Render the lines from the one containing "Assess the scene" through the end of the entries, both included, as a Markdown table with the columns Row and Text. Skip blank lines.

**Provided information**
══════

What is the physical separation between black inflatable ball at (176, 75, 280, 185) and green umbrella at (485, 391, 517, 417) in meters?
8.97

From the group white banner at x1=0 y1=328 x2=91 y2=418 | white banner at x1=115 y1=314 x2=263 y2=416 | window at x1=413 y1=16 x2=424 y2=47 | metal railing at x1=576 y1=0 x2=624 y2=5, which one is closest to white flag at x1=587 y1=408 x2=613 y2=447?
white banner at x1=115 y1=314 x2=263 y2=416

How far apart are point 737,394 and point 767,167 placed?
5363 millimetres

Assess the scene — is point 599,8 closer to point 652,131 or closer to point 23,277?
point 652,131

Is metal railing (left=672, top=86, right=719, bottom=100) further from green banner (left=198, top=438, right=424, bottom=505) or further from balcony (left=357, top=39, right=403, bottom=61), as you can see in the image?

══════

**Final result**
| Row | Text |
|---|---|
| 1 | Assess the scene — is point 599,8 closer to point 652,131 or closer to point 23,277? |
| 2 | point 652,131 |
| 3 | Is metal railing (left=672, top=86, right=719, bottom=100) further from green banner (left=198, top=438, right=424, bottom=505) or further from balcony (left=357, top=39, right=403, bottom=61), as you can see in the image? |